GIVEN PROBLEM
Rewrite every line of the records below as one numbered list, leaving out the blank lines.
※
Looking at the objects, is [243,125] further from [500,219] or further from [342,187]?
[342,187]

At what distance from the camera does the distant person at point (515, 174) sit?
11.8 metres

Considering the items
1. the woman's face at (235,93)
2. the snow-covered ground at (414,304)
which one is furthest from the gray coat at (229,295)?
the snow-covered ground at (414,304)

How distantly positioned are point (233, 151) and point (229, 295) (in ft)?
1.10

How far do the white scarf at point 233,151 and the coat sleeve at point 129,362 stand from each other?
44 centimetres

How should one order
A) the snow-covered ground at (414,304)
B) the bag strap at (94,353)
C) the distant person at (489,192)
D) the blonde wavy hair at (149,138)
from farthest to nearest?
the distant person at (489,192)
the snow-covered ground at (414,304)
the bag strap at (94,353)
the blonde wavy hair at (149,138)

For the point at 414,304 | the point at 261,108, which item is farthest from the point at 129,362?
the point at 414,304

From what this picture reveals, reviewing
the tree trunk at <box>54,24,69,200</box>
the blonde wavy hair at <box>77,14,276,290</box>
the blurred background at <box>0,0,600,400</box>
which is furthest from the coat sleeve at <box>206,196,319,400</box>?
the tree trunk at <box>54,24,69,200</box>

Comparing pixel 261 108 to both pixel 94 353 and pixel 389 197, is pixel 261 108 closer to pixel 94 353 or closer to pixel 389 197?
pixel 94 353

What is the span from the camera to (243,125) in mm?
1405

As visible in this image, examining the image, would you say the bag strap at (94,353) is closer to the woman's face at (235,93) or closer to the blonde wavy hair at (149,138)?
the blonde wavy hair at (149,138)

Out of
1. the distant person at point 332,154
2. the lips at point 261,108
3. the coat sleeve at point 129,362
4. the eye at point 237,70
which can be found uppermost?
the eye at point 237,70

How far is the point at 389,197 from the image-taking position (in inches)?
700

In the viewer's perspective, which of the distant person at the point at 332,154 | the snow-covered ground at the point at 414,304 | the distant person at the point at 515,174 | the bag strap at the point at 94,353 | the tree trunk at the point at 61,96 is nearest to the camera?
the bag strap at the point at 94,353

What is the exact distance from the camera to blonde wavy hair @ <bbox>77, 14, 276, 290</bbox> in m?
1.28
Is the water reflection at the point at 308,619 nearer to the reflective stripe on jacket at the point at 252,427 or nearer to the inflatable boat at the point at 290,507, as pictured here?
※
EXERCISE ANSWER
1. Looking at the objects, is [243,125] further from [500,219] or further from [342,187]?
2. [342,187]
3. At what distance from the camera does the distant person at point (515, 174) sit?
4. 11.8 metres
5. Considering the items
6. 1. the woman's face at (235,93)
7. 2. the snow-covered ground at (414,304)
8. which one is furthest from the gray coat at (229,295)?
9. the snow-covered ground at (414,304)
10. How distantly positioned are point (233, 151) and point (229, 295) (in ft)?
11. 1.10
12. How far do the white scarf at point 233,151 and the coat sleeve at point 129,362 stand from each other?
13. 44 centimetres
14. How should one order
15. A) the snow-covered ground at (414,304)
16. B) the bag strap at (94,353)
17. C) the distant person at (489,192)
18. D) the blonde wavy hair at (149,138)
19. from farthest to nearest?
20. the distant person at (489,192)
21. the snow-covered ground at (414,304)
22. the bag strap at (94,353)
23. the blonde wavy hair at (149,138)
24. For the point at 414,304 | the point at 261,108, which item is farthest from the point at 129,362?
25. the point at 414,304
26. From what this picture reveals, reviewing
27. the tree trunk at <box>54,24,69,200</box>
28. the blonde wavy hair at <box>77,14,276,290</box>
29. the blurred background at <box>0,0,600,400</box>
30. which is furthest from the coat sleeve at <box>206,196,319,400</box>?
31. the tree trunk at <box>54,24,69,200</box>
32. Comparing pixel 261 108 to both pixel 94 353 and pixel 389 197, is pixel 261 108 closer to pixel 94 353 or closer to pixel 389 197?
33. pixel 94 353
34. What is the span from the camera to (243,125) in mm?
35. 1405
36. As visible in this image, examining the image, would you say the bag strap at (94,353) is closer to the woman's face at (235,93) or closer to the blonde wavy hair at (149,138)?
37. the blonde wavy hair at (149,138)
38. Out of
39. 1. the distant person at point 332,154
40. 2. the lips at point 261,108
41. 3. the coat sleeve at point 129,362
42. 4. the eye at point 237,70
43. which can be found uppermost?
44. the eye at point 237,70
45. How far is the point at 389,197 from the image-taking position (in inches)?
46. 700
47. In the viewer's perspective, which of the distant person at the point at 332,154 | the snow-covered ground at the point at 414,304 | the distant person at the point at 515,174 | the bag strap at the point at 94,353 | the tree trunk at the point at 61,96 is nearest to the camera?
48. the bag strap at the point at 94,353
49. What is the exact distance from the camera to blonde wavy hair @ <bbox>77, 14, 276, 290</bbox> in m?
50. 1.28
51. Is the water reflection at the point at 308,619 nearer to the reflective stripe on jacket at the point at 252,427 or nearer to the inflatable boat at the point at 290,507, as pictured here?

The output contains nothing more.